Sinopec Corp is set to turn a southern China unit into a top oil refinery and petrochemicals producer by 2007 as part of the state oil firm’s expansion plans to meet soaring domestic demand, a Chinese industry official said.
Sinopec, Asia’s top refiner, plans to boost crude run capacity at Maoming Petrochemical Corp (MPC) in Guangdong province by nearly 50 per cent to 20 million tonnes per year (tpy), or 410,000 barrels per day, making it one of the largest in China, by mid-2007, the official said.
Galloping demand in the world’s second-largest oil consumer is stretching China’s refining system, with most plants pumping at full tilt.

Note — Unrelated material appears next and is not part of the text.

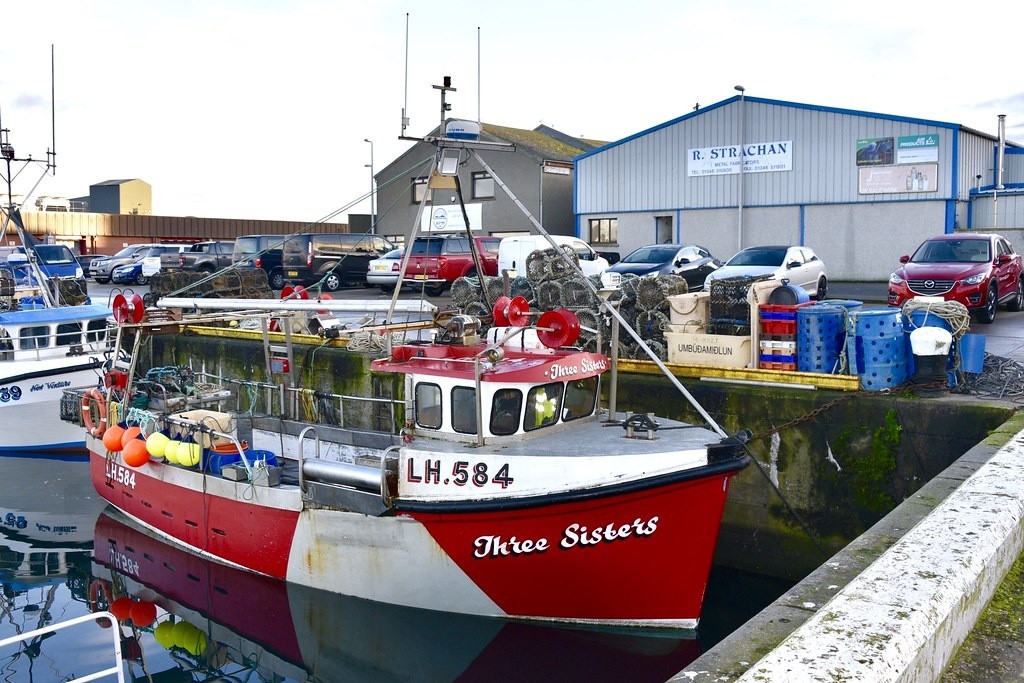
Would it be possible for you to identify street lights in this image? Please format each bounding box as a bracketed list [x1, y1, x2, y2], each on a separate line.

State refineries, mostly geared to process sour crude from the Middle East, are stepping up expansion plans.
Sinopec was also slated to enlarge Maoming’s output of ethylene, the key building block for petrochemicals, to one million tpy, from the current 390,000 tpy, in the same period.
China is key driver behind the global petrochemical boom, with demand racing at a double digits.
“The expansion target is bigger than earlier plans,” said an official from MPC, who was attending the first youth forum of the World Petroleum Conference.
Under an earlier upgrade proposal, Maoming was expected to be expanded to 350,000 bpd for the refinery and 800,000 tpy for ethylene.
The Maoming official said on the sidelines of the conference that his plant would be running at nearly 97 per cent for this year at its 277,000 bpd refining capacity.
Under the expansion plan, Maoming would add a new 200,000 bpd crude distillation unit and mothball an old 50,000 bpd crude unit started in the mid 1960s.